Même son de cloche à Pékin, qui n’était favorable ni à une succession dynastique ni au choix de
Kim Jong-un comme futur homme fort. Le pouvoir aurait préféré la nomination d’une équipe
collégiale. Il aura fallu quatre visites officielles en dix-huit mois de Kim Jong-il pour convaincre les
autorités chinoises de soutenir son fils. « Aujourd’hui, la Chine n’a pas d’autre choix que
d’accepter cette succession dynastique car le gouvernement craint l’instabilité », nous affirme
M. Yang Xiyu, expert en affaires coréennes auprès du ministère chinois des affaires étrangères.
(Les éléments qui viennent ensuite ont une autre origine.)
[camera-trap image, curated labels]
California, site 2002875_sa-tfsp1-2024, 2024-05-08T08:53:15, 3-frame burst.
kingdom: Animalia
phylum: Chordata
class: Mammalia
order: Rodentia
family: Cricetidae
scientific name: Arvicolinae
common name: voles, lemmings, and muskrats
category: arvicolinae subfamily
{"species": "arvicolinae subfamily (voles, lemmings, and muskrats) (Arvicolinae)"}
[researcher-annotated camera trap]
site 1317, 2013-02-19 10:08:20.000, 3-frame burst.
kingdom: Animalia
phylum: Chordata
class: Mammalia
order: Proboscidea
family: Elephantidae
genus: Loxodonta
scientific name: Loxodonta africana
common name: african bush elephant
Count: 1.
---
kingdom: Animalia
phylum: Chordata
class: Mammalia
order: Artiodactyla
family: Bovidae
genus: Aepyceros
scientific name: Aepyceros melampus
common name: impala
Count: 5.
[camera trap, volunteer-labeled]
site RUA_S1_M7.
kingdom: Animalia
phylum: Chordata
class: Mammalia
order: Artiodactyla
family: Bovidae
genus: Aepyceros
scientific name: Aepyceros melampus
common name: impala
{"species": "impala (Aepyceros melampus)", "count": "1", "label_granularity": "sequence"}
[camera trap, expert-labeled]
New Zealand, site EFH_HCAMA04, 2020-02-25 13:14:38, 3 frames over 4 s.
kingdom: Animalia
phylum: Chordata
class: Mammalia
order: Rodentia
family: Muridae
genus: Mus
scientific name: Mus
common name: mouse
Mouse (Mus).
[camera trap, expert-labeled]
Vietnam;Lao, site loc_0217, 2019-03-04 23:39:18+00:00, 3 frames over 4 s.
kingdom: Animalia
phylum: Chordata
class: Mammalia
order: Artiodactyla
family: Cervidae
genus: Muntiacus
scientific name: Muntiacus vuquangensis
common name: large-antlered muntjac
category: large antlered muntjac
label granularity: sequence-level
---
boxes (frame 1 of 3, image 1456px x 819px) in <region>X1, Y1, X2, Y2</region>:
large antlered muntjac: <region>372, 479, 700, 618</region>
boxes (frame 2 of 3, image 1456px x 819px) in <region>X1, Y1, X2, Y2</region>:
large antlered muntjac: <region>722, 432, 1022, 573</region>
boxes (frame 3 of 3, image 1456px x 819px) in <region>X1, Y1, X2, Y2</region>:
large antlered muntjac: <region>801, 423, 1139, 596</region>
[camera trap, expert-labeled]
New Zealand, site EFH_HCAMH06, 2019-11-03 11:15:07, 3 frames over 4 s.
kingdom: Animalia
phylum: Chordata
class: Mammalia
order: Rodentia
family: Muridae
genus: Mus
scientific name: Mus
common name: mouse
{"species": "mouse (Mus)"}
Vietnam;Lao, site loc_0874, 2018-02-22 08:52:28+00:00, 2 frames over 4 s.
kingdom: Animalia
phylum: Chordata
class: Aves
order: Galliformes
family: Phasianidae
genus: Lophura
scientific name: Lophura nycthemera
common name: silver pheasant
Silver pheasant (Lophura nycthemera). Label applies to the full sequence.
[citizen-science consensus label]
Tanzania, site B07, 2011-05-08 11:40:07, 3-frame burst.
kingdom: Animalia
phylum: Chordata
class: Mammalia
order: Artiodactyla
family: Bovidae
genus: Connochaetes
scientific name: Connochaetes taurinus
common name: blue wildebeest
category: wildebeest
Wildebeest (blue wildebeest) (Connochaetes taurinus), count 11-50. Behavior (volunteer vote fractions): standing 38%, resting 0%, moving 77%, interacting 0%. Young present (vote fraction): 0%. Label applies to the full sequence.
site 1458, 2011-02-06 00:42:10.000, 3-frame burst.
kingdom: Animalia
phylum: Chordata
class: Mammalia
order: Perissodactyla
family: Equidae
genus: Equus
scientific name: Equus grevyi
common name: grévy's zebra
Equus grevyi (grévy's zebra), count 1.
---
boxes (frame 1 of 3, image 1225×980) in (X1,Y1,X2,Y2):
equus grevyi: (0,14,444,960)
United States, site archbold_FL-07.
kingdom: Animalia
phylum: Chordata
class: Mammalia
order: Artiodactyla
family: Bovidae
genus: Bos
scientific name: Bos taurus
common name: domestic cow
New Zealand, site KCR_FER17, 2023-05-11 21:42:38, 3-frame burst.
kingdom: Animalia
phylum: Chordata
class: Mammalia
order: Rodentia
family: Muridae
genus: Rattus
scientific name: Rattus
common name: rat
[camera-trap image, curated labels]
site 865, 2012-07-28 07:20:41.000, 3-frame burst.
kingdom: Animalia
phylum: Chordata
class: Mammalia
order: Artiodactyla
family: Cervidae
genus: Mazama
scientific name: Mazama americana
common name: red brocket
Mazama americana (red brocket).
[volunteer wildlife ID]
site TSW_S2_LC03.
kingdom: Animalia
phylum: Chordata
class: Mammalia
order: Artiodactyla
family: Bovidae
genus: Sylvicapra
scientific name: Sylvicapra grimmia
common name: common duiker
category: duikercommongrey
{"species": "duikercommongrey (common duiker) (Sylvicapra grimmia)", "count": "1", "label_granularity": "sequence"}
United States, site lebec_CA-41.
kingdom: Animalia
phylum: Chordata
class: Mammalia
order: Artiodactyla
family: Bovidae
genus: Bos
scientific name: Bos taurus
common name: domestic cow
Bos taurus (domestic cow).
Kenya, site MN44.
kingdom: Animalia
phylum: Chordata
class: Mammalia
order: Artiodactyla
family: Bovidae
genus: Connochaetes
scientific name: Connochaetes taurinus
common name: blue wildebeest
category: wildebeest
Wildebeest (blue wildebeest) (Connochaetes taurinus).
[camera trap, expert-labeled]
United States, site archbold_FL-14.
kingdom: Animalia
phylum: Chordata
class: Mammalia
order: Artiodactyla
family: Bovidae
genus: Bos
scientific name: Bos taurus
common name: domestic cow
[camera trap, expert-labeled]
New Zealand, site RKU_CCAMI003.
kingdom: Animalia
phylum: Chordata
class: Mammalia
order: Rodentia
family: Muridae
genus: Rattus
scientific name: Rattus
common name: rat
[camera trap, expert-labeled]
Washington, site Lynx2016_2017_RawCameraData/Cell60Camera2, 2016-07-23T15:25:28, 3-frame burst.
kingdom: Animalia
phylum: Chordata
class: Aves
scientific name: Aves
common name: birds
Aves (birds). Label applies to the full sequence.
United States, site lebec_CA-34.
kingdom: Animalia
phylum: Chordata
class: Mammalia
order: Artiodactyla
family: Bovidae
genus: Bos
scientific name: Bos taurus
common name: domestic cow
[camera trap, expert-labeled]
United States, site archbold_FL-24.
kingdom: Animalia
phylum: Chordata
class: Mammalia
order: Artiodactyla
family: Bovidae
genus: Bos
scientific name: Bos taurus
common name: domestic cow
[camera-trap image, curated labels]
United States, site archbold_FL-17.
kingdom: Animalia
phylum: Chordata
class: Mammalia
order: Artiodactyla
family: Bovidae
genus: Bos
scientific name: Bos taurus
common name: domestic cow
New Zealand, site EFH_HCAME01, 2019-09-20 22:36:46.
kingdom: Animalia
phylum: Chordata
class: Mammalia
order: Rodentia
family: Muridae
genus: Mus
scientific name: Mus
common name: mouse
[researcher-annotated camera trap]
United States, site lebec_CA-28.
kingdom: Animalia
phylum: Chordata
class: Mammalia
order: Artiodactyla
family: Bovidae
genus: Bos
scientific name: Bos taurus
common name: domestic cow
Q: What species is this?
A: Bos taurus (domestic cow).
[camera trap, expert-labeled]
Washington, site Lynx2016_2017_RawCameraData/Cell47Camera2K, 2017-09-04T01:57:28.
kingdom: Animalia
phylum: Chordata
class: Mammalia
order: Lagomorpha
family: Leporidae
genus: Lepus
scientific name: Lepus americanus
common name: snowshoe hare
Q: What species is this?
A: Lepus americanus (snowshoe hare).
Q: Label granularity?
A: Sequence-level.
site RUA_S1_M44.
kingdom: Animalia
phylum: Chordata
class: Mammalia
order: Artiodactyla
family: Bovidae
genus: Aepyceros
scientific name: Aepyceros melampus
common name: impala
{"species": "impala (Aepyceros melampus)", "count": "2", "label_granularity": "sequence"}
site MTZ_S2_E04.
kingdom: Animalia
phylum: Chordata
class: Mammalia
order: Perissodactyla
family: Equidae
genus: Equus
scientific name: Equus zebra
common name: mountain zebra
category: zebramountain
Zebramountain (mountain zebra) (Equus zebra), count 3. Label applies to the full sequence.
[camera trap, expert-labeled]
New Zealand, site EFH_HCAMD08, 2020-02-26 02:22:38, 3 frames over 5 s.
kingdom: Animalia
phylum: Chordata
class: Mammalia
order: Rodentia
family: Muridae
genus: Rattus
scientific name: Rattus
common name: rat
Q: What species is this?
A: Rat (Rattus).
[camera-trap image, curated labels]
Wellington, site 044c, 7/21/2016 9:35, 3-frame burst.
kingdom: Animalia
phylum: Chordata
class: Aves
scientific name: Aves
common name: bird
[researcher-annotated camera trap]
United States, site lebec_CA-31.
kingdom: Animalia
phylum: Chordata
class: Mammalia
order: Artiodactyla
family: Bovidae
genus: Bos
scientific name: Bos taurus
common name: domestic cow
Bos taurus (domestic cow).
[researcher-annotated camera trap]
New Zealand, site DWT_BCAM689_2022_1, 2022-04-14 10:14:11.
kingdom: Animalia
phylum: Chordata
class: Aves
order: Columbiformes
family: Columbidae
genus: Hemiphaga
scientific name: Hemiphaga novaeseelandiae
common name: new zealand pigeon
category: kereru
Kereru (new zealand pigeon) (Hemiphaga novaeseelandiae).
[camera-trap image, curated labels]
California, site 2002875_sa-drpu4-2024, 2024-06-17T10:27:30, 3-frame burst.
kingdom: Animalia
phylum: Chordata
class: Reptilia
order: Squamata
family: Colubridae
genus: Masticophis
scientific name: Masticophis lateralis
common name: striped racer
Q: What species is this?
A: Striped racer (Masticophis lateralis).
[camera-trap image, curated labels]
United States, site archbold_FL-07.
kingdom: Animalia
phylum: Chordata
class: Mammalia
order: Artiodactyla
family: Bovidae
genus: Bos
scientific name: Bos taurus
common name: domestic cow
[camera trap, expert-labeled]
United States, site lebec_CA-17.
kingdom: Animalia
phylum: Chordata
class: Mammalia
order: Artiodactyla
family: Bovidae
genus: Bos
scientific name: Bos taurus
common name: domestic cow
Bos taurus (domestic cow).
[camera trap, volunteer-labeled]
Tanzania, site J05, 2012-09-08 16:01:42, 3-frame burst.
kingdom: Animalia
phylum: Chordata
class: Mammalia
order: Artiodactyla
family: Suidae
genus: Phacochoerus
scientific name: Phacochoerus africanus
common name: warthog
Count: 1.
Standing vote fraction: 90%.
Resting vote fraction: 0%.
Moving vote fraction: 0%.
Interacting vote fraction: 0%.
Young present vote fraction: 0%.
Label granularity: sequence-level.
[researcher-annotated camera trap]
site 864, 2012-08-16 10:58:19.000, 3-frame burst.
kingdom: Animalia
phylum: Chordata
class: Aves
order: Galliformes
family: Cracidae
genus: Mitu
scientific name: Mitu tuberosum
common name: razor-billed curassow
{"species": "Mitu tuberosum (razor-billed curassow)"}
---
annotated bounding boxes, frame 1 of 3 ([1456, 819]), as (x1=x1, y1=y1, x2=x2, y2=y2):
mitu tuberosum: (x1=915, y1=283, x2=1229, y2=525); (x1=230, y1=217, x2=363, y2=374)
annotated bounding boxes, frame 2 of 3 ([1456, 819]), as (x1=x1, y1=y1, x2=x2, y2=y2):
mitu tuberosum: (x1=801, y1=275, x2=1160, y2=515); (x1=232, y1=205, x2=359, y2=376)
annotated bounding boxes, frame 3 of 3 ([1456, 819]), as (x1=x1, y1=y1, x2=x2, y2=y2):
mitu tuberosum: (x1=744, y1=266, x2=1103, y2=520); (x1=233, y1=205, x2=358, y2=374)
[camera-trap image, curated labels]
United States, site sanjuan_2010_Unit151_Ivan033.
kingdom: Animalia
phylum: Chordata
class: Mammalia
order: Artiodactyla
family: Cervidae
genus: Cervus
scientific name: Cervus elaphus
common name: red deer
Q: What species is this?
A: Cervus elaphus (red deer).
La Chine est contrainte de soutenir le régime des Kim pour des raisons à la fois stratégiques et
économiques. Selon l’agence Reuters, le commerce bilatéral s’est élevé à 3,1 milliards de dollars
durant les sept premiers mois de 2011, en hausse de près de 90 % par rapport à la même période de
l’année précédente. Le gouvernement verrait d’un mauvais œil des remous à sa frontière. Toutefois
Pékin s’attend à ce que l’oncle Chang Seong-taek — l’époux de la sœur de Kim Jong-il, de facto le
numéro deux du régime — soit l’homme de la stabilité et du maintien du statu quo. Chang,
officieusement mentor de Jong-un, est à la fois vice-président de la Commission militaire centrale et
homme de réseaux puissants. Il a la haute main sur l’armée, et ses deux frères Chang Song-u et
Chang Song-kil sont respectivement commandant du 3e corps de l’armée et commandant en second
du 4e corps de l’armée, Song-kil étant également commissaire politique du 82e régiment des chars
d’assaut. Il y a quelques mois, Chang avait poussé le « Cher Leader » à procéder à une série de
nominations à des postes déterminants au sein du parti et de l’armée. Il va certainement profiter de
la transition pour renforcer son pouvoir. Quoi qu’il en soit, et compte tenu de la jeunesse de Kim
Jong-un, on peut penser que l’arrivée de la troisième génération au pouvoir en Corée du Nord ne se
fera que graduellement.
Luttes familiales dangereuses
Toutefois, il est impossible d’exclure le scénario d’un effondrement, qui pourrait être provoqué par
une lutte de factions au sein de la famille Kim — comme à la mort, en juillet 1994, de Kim Il-sung,
dont la deuxième épouse avait voulu barrer la route à Jong-il. Entre les murs de la somptueuse
résidence du souverain rouge — une bâtisse massive, entourée de pinèdes et de magnifiques jardins,
située dans le district Sanmien (Sanmyôn), à l’extérieur de Pyongyang —, une lutte à couteaux tirés
s’était alors déclarée. Plusieurs membres du clan des Kim ont plus ou moins participé à la
conspiration pour écarter l’héritier désigné, dont les atouts pour le poste se limitaient à une
indiscutable fidélité à son père.
Cette tentative de révolution de palais est arrivée trop tard. L’ambitieux Kim Jong-il avait neutralisé
son oncle, sa belle-mère et ses demi-frères, envers lesquels il a entretenu une hostilité ouverte
pendant des années.
Kim Jong-un peut-il craindre, lui aussi, une tentative de coup d’Etat familial ? Le frère aîné Kim
Jong-nam fait valoir qu’il aurait dû être choisi plutôt que le « fils favori » au nom du respect des
principes confucéens. Mais, bon vivant aimant les casinos (il vit à Macao) et les grands restaurants,
ne s’intéressant pas vraiment à la vie politique de son pays, Jong-nam aura-t-il la capacité et les
appuis nécessaires pour mener à bien une révolution de palais ?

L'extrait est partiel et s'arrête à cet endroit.